In the new guidelines, “germs” is considered a type of general claim; however, its exact definition is not clearly provided. In contrast, the previous guidance defined “germicide” or “kills germs” as follows:
“Disinfectants with efficacy as a general/broad-spectrum disinfectant or a hospital/healthcare disinfectant can be registered with the label claims ‘germicide’ or ‘kills germs’.”
Our understanding is that the “germicide” (or “kills germs”) claim remains unchanged for registrants. If Health Canada were to remove the “germicide” or “kills germs” claims, then “germs” should not have been listed as a general claim.
Required Number of Test Substance Batches and Carriers
The number of test substance batches and carriers required for the various claims remains unchanged except for the “broad-spectrum virucide” claim. Previously, this was a major difference between EPA and Health Canada efficacy requirements. In the new guidance, three batches of test substance are required for testing Limited, General (broad-spectrum), and Hospital/Healthcare disinfection claims, while the number is reduced to two batches for all other claims—including broad-spectrum virucide.
Additionally, the number of carriers for broad-spectrum virucide claims has been reduced from five in the previous guidance to just one in the new guidance. We believe that such a low number of carriers may not adequately demonstrate the reproducibility and repeatability of the test against viruses.

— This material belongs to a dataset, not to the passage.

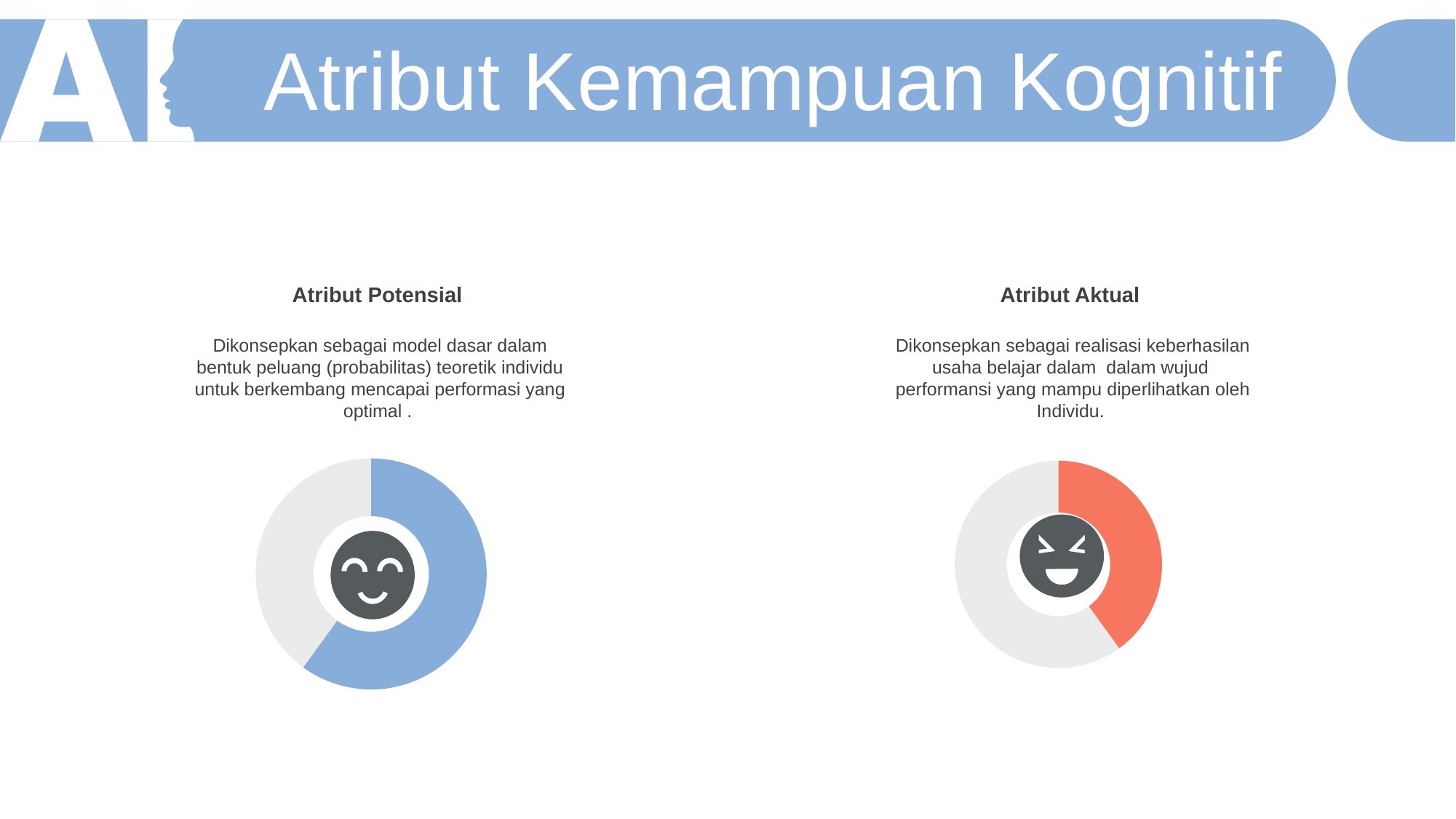
In the "Atribut Aktual" chart, how many segments does the donut have? 2 What kind of chart is shown under the heading "Atribut Potensial"? Donut chart What kind of chart is shown under the heading "Atribut Aktual"? Donut chart How many charts are shown on the slide? 2 What colour is the highlighted segment in the "Atribut Aktual" chart? Orange In the "Atribut Aktual" chart, is the coloured portion larger or smaller than the grey portion? Smaller In the "Atribut Potensial" chart, is the coloured portion larger or smaller than the grey portion? Larger In the "Atribut Potensial" chart, how many segments does the donut have? 2 What colour is the highlighted segment in the "Atribut Potensial" chart? Blue Which chart has the larger coloured (non-grey) portion, "Atribut Potensial" or "Atribut Aktual"? Atribut Potensial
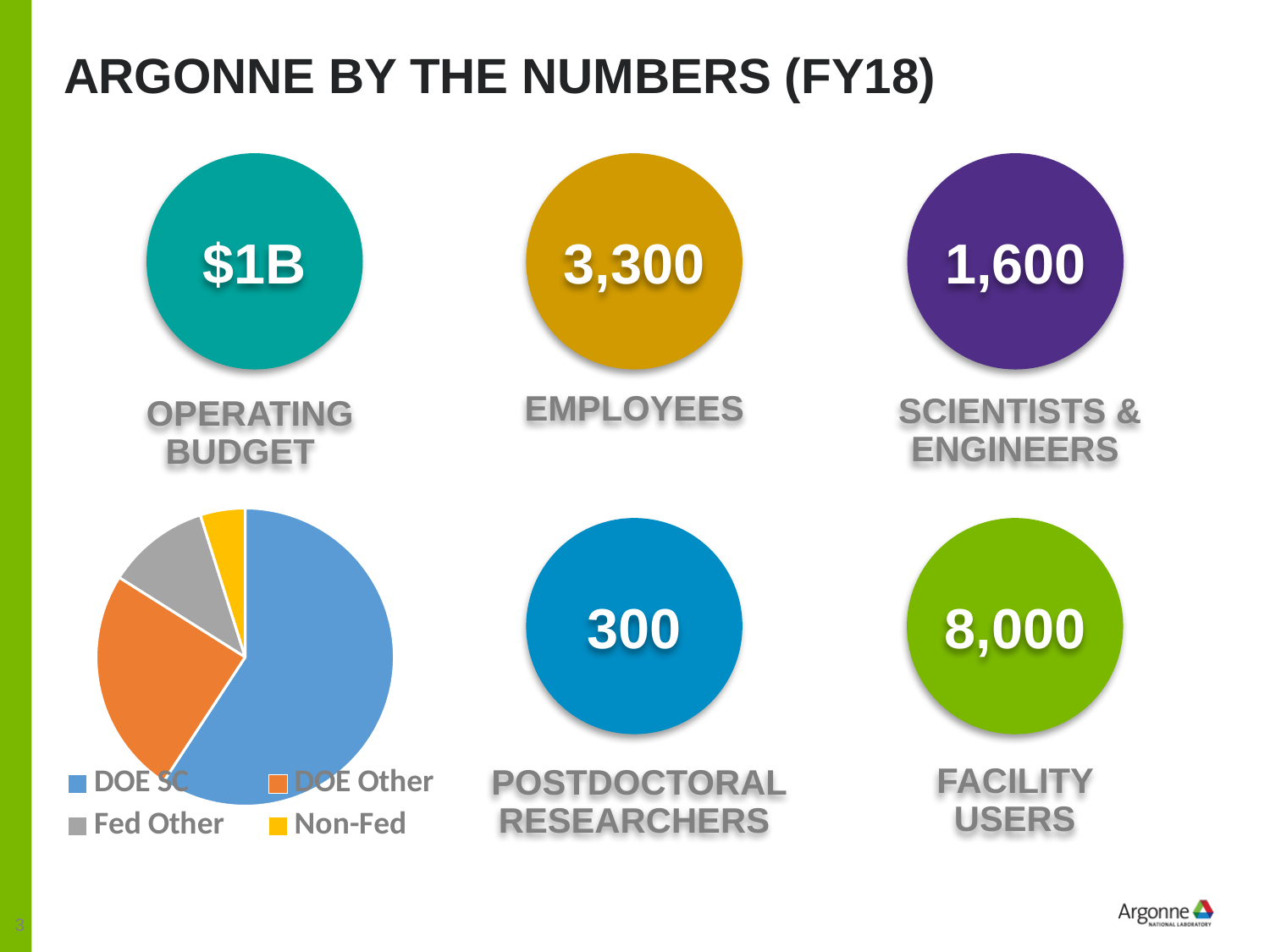
What kind of chart is shown on the slide? pie chart In the pie chart, which is larger: DOE SC or DOE Other? DOE SC What colour is the DOE SC slice in the pie chart? blue Which category has the smallest slice of the pie chart? Non-Fed How many slices does the pie chart have? 4 Which category has the largest slice of the pie chart? DOE SC In the pie chart, which is larger: DOE Other or Fed Other? DOE Other How many entries does the pie chart's legend list? 4 In the pie chart, which is larger: Fed Other or Non-Fed? Fed Other Which legend entry in the pie chart is shown in yellow? Non-Fed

Representative Test Organisms for Each Claim
The new guidance is largely in line with the previous document, except for broad-spectrum virucide. In the updated guidelines, Poliovirus and Adenovirus have been removed from the list of representative viruses. Instead, Rhinovirus, Feline Calicivirus, and Human Astrovirus have been added.
Performance Criteria for Efficacy
The only notable difference between the previous and new guidance regarding performance criteria is in the AOAC Use Dilution Method against S. enterica. This method has been modified to align with US EPA SOP MB-05: Standard Operating Procedure for AOAC Use Dilution Method for Testing Disinfectants.
The new guideline includes a footnote for hospital and general disinfectants stating:
“If tested on the same day, the performance standard of 59/60 must be met. If batches are tested on different days, a performance standard of 58/60 will also be considered, in line with US EPA’s requirement described in SOP MB-05.”
However, the guideline does not clarify that this criterion applies to S. enterica. In contrast, the acceptance criteria for S. aureus and P. aeruginosa are 0–3 positive and 0–6 positive, respectively. Furthermore, in MB-SOP-05-16, the acceptance criteria for S. enterica have been revised from 0–1 to 0–2.